-- Zu erledigende Aufgaben --
A: Geben Sie aus dem Bericht über den Tod des Elfjährigen den Teil von „Am Donnerstagnachmittag hatte“ bis einschließlich „Maßnahmen blieben erfolglos.“ wortgetreu wieder.
B: Setzen Sie den Bericht über den Tod des Elfjährigen im Anschluss an seinen letzten Satz fort.

---------- Textausschnitt

Ein elfjähriger Junge ist nach einem medizinischen Notfall während einer Klassenfahrt in Niedersachsen gestorben. Wie die Polizei mitteilte, konnten Lehrkräfte und Rettungskräfte den Schüler aus der Region Hannover trotz sofort eingeleiteter Wiederbelebungsmaßnahmen nicht retten. Nach bisherigen Erkenntnissen gibt es keine Anzeichen für ein Fremdverschulden bei dem Vorfall im Landkreis Hameln-Pyrmont.
Am Donnerstagnachmittag hatte der Schüler in einem Schullandheim in Aerzen über Atemprobleme geklagt. Kurz darauf verlor er das Bewusstsein. Die anwesenden Lehrkräfte begannen umgehend mit Reanimationsmaßnahmen und erhielten dabei telefonische Unterstützung von der Rettungsleitstelle. Auch ein Rettungshubschrauber wurde alarmiert, doch alle Maßnahmen blieben erfolglos.

--------------------
---------- Zu prüfende Daten

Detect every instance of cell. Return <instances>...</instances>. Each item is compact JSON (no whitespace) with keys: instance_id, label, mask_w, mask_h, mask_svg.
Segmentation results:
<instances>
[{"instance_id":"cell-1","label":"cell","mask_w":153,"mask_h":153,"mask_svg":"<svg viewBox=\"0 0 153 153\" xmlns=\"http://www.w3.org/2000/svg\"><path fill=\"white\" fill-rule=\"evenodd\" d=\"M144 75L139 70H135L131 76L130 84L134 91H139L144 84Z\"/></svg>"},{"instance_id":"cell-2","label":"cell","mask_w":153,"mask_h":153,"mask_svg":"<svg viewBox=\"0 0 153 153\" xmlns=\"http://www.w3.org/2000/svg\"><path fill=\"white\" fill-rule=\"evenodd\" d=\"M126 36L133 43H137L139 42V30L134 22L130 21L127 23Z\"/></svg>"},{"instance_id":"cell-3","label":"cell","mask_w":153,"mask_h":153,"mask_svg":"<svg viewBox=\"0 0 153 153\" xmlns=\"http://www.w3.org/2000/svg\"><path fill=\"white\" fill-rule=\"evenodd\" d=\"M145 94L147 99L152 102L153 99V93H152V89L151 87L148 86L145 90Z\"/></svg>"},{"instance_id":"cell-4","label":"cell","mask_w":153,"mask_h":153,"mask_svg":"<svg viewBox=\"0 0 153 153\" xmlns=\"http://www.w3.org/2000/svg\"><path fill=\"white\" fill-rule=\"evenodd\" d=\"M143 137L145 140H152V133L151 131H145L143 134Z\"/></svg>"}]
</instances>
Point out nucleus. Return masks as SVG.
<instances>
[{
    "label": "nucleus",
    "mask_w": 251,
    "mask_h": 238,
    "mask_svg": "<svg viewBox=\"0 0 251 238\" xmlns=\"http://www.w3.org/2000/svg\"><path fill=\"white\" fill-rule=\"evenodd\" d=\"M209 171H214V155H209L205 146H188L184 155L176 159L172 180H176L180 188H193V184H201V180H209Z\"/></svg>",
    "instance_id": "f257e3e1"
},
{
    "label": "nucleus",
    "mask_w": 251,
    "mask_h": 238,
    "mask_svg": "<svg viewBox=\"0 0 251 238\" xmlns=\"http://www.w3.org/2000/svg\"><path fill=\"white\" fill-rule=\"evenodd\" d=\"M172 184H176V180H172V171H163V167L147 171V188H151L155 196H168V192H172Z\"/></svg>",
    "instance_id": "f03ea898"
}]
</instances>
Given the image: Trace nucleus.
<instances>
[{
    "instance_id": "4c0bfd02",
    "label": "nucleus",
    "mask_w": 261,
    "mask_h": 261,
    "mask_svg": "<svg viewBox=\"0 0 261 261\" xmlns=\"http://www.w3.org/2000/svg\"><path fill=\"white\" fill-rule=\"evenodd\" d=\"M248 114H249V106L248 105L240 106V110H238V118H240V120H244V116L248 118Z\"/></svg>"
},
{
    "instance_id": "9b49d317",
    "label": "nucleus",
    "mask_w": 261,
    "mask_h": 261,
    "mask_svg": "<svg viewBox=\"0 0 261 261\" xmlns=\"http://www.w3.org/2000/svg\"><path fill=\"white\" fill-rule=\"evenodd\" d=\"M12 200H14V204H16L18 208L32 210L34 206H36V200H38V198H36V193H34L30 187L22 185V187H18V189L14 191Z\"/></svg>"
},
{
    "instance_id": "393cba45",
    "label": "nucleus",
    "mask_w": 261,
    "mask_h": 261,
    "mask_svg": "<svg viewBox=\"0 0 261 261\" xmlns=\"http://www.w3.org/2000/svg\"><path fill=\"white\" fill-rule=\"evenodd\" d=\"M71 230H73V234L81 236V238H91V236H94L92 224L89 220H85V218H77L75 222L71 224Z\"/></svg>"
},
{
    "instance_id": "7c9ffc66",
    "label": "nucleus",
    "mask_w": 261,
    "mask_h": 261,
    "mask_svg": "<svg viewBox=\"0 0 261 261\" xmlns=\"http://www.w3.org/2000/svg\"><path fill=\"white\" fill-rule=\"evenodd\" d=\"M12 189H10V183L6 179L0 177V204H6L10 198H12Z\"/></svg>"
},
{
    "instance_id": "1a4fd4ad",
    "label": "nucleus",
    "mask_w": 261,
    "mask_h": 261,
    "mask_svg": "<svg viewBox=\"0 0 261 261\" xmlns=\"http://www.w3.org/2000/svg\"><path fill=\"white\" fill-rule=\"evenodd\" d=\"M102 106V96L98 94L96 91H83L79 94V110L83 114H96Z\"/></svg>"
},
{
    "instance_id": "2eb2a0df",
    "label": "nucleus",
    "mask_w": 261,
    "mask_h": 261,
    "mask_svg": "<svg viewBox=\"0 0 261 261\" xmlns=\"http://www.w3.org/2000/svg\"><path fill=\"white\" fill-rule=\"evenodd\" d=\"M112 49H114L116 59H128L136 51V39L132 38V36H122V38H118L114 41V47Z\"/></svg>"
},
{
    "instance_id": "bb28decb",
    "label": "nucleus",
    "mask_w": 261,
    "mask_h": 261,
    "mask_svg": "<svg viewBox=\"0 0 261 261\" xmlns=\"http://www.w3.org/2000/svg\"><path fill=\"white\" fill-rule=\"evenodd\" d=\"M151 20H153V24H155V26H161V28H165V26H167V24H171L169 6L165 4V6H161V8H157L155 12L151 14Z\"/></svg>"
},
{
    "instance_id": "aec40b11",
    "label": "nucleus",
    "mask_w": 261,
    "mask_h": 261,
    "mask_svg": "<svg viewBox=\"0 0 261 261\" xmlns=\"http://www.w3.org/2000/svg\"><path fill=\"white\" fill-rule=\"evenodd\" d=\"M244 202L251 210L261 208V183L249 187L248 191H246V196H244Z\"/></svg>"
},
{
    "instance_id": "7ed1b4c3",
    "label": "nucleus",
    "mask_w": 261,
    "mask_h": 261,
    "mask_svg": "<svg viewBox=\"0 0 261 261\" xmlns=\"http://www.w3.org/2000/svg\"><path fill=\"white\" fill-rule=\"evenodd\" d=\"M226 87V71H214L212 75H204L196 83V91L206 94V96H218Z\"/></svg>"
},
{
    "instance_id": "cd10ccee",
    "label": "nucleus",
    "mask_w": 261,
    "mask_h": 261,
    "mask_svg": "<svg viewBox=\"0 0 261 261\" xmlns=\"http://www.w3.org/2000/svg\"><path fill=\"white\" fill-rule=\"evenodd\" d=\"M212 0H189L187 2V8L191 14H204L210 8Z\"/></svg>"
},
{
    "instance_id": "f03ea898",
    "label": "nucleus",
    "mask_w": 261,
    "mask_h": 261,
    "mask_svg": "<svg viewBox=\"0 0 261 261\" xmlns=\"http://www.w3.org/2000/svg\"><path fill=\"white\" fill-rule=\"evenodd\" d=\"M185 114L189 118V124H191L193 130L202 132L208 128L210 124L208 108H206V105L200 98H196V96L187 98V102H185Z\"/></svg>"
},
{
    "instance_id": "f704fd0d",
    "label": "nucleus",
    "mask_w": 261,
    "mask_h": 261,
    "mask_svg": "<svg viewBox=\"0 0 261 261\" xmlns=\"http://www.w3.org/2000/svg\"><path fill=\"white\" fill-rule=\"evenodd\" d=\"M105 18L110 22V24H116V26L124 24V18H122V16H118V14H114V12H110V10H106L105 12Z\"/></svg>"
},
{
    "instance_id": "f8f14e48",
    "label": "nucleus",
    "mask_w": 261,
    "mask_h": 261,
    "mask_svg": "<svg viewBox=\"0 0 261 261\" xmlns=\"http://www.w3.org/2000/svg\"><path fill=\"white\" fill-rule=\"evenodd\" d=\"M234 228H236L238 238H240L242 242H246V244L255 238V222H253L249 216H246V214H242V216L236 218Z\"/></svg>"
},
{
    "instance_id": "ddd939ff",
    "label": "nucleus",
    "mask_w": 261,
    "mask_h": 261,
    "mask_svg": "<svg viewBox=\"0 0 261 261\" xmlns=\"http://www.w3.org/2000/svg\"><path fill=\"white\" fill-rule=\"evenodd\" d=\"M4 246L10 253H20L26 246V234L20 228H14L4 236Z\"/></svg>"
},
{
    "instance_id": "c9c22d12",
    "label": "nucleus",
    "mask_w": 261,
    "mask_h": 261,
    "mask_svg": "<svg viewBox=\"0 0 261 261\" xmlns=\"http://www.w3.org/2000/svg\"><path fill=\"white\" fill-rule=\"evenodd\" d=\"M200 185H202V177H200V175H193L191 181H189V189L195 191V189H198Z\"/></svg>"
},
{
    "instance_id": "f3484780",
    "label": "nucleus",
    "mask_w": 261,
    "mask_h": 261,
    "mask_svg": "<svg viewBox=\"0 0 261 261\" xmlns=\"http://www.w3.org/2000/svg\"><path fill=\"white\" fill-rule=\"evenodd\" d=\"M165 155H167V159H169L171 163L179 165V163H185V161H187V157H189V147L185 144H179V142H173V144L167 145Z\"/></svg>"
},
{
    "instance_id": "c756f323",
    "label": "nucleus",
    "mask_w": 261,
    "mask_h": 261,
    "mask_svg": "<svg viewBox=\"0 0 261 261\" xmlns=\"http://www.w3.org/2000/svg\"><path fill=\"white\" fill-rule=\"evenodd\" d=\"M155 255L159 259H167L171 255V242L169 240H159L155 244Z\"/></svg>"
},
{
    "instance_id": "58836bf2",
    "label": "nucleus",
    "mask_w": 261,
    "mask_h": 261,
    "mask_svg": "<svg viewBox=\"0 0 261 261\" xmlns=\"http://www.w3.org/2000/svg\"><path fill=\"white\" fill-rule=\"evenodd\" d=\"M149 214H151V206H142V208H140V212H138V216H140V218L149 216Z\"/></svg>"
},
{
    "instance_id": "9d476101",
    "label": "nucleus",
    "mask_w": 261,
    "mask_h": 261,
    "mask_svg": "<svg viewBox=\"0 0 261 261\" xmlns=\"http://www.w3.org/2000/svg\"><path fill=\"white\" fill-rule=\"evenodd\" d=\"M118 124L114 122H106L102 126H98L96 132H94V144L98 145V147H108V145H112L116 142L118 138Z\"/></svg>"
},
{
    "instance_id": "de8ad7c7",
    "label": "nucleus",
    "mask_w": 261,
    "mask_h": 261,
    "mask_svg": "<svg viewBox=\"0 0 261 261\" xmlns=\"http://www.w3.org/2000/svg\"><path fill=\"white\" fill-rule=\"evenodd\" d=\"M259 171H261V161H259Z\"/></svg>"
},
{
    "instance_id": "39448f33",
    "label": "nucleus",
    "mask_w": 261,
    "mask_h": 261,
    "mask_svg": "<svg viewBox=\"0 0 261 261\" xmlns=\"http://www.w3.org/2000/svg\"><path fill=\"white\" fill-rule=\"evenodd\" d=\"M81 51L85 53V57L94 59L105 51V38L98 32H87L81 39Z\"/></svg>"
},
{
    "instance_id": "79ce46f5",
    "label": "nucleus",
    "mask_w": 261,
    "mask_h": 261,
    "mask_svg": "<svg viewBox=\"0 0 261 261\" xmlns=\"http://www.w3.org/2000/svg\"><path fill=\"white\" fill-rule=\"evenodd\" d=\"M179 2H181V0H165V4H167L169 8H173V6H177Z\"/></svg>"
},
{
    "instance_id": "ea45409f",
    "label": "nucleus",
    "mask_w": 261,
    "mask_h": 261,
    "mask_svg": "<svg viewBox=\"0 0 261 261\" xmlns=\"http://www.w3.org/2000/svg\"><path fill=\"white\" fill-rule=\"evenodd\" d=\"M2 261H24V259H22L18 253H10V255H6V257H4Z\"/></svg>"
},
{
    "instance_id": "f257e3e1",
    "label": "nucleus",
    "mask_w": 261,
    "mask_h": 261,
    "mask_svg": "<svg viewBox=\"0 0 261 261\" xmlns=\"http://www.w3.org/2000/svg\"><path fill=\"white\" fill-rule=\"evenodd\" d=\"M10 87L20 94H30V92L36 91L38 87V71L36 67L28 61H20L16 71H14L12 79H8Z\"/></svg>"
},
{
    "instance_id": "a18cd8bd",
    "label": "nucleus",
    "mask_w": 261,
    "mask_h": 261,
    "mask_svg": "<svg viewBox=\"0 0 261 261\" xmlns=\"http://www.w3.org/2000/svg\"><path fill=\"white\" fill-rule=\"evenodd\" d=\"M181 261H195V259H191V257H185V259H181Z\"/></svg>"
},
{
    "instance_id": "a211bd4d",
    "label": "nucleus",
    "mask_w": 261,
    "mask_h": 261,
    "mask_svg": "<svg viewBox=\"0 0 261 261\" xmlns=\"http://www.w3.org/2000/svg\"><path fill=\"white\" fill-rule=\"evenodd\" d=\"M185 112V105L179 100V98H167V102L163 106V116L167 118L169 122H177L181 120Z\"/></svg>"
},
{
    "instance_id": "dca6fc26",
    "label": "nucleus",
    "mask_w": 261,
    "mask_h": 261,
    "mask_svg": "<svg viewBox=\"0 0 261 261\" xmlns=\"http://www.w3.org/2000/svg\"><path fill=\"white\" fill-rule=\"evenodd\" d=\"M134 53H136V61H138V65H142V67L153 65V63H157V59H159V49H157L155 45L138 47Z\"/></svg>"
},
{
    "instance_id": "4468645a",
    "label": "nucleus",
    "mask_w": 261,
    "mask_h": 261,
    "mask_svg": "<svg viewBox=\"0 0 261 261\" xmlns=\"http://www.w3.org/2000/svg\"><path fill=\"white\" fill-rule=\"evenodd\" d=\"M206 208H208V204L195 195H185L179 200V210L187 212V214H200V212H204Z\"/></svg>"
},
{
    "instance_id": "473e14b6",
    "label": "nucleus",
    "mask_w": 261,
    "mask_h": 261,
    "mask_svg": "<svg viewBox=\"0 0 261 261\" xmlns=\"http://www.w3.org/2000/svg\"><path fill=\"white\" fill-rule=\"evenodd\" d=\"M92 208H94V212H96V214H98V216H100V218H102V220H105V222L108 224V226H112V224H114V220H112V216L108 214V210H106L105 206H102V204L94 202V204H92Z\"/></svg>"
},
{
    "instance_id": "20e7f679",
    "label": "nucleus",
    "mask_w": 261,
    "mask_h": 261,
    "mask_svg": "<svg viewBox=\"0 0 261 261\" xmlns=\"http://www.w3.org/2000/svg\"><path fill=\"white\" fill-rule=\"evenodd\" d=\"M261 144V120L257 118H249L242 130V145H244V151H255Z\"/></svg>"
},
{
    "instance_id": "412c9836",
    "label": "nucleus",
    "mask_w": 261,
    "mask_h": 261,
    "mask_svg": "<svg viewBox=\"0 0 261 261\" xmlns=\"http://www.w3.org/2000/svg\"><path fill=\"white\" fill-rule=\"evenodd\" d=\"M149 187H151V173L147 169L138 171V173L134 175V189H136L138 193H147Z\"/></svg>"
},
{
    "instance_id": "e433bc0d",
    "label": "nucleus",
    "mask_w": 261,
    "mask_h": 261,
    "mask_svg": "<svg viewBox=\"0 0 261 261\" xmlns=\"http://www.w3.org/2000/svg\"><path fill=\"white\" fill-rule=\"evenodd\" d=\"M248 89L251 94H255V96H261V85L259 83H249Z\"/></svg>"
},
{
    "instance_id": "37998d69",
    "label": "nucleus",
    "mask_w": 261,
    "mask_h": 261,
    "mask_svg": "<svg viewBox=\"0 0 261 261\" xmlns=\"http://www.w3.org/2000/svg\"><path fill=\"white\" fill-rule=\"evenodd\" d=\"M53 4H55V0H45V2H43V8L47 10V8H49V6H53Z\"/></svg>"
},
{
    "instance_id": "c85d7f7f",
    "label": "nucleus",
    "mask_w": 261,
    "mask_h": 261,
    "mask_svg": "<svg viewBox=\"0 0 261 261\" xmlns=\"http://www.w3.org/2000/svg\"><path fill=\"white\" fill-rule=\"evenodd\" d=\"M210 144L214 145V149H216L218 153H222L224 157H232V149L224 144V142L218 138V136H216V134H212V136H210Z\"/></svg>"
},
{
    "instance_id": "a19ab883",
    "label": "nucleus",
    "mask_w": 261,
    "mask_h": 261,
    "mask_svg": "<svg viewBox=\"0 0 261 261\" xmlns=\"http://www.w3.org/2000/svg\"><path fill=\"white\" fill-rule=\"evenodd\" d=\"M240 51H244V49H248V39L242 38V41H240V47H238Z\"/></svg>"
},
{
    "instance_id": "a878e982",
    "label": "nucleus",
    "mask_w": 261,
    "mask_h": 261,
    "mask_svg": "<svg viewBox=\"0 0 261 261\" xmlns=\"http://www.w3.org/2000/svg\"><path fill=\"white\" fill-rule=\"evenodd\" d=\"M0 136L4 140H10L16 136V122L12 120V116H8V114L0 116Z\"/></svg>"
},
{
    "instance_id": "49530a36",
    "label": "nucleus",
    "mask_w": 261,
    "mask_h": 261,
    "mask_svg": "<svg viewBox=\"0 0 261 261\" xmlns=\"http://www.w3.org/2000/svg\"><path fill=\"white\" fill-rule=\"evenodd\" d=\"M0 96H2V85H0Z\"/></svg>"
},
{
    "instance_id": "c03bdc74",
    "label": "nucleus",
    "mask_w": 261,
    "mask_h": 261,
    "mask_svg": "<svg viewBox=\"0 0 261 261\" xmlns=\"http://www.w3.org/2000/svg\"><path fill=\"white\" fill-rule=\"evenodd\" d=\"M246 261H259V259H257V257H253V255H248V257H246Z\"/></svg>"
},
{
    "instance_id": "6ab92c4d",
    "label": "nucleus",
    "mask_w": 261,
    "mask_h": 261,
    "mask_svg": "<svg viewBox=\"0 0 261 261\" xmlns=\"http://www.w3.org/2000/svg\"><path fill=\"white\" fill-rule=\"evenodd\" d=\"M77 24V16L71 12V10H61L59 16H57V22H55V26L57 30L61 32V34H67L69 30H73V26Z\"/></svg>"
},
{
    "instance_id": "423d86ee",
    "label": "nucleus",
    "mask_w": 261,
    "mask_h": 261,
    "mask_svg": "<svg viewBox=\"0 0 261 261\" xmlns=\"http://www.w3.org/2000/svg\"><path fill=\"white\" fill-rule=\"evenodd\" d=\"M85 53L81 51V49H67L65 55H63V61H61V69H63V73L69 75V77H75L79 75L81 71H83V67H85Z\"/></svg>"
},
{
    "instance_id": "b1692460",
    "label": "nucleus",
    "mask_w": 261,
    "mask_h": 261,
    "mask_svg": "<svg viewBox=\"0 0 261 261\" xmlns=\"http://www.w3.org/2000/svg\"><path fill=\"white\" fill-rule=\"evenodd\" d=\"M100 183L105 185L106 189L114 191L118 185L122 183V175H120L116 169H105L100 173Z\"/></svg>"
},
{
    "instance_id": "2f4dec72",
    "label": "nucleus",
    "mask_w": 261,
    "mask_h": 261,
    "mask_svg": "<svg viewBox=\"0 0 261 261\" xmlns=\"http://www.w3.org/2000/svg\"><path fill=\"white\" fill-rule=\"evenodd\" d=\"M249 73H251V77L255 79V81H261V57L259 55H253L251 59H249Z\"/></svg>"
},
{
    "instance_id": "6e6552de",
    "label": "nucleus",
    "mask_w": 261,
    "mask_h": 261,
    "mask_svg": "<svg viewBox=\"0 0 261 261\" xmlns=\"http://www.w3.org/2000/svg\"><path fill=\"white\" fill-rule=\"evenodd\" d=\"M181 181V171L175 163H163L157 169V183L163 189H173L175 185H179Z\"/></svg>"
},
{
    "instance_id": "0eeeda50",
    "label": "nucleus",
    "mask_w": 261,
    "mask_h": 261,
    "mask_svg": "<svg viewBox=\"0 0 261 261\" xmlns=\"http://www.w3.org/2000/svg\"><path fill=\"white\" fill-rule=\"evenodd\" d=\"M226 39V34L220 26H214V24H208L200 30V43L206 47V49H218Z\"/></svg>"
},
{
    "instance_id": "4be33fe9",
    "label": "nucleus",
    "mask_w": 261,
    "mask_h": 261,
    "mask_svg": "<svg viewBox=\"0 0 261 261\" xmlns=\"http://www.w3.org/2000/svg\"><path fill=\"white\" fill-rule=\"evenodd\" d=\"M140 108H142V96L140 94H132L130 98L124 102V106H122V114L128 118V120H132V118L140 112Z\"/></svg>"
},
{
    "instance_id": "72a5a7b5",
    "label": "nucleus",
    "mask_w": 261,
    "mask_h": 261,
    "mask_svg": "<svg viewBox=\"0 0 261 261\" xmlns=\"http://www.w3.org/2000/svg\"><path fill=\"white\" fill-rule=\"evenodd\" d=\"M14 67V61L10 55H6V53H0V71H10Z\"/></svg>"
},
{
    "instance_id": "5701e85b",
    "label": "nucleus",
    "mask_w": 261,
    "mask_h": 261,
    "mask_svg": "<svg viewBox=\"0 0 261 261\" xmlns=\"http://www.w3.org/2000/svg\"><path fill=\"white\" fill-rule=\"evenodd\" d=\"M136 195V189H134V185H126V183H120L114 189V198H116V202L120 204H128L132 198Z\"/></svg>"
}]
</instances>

--------------------

-- Ergebnisse der Übung --
A:
Am Donnerstagnachmittag hatte der Schüler in einem Schullandheim in Aerzen über Atemprobleme geklagt. Kurz darauf verlor er das Bewusstsein. Die anwesenden Lehrkräfte begannen umgehend mit Reanimationsmaßnahmen und erhielten dabei telefonische Unterstützung von der Rettungsleitstelle. Auch ein Rettungshubschrauber wurde alarmiert, doch alle Maßnahmen blieben erfolglos.

B:
Obduktion vorgesehen
Während des Einsatzes wurden rund 50 Viertklässler einer Grundschule aus der Region Hannover von den Lehrkräften betreut und von dem Geschehen ferngehalten. Zusätzlich waren Notfallseelsorger vor Ort, um sich um die Kinder sowie das Schulpersonal zu kümmern.
Die Polizei hat Ermittlungen zur genauen Todesursache aufgenommen. Nach Angaben eines Sprechers wird dabei voraussichtlich auch eine Obduktion eine Rolle spielen.